▸ Problem to work on:
The lines you return must be all those in the data that hold the string "trap".

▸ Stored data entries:

------------------------------------------------------------

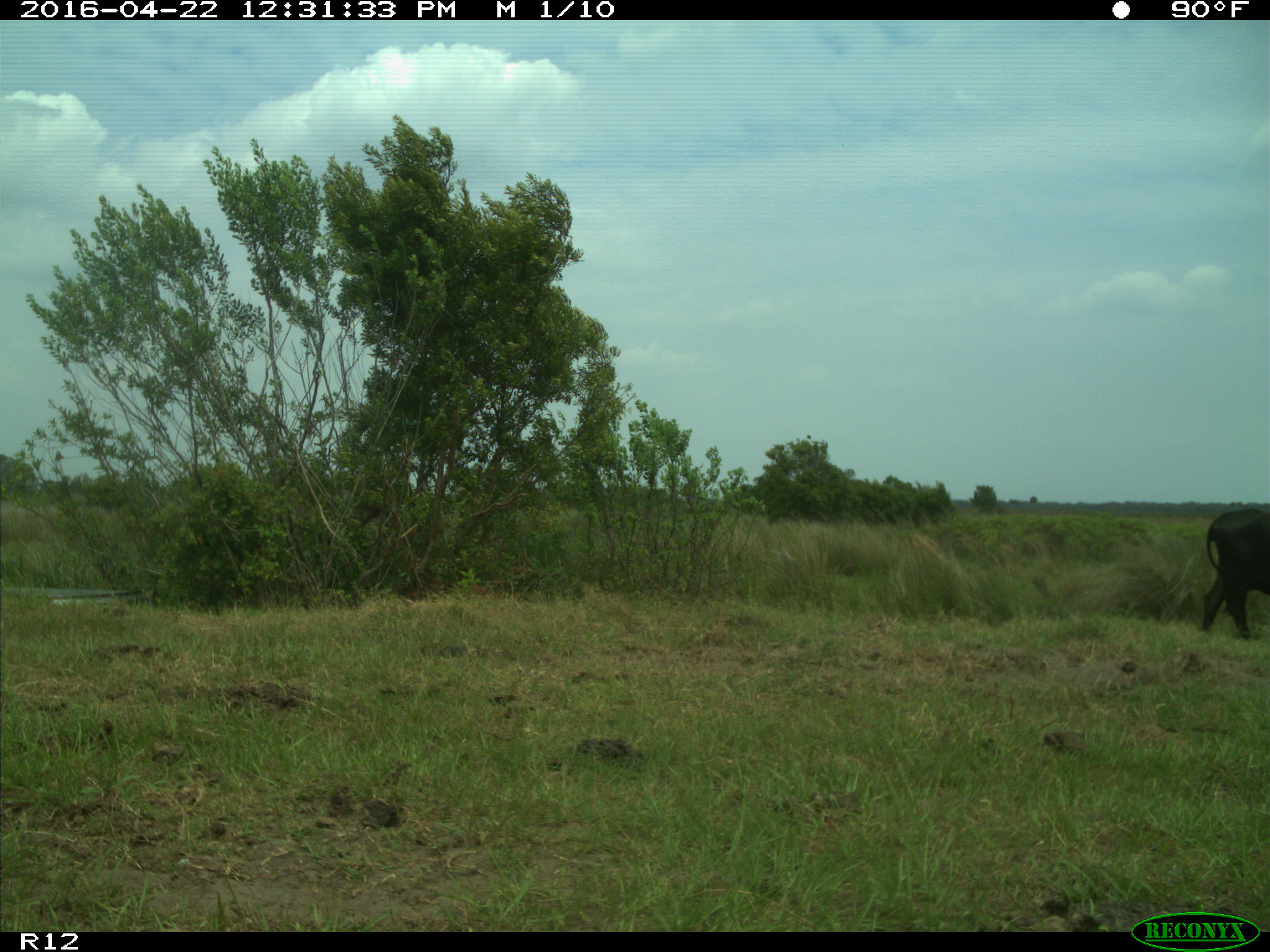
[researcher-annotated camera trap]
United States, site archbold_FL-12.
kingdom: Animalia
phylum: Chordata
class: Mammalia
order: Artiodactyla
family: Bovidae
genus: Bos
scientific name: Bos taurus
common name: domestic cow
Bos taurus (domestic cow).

------------------------------------------------------------

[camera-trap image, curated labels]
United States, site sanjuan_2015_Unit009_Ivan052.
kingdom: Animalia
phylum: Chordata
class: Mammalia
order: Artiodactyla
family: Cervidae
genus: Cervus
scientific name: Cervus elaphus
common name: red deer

------------------------------------------------------------

▸ Task result:
[researcher-annotated camera trap]
[camera-trap image, curated labels]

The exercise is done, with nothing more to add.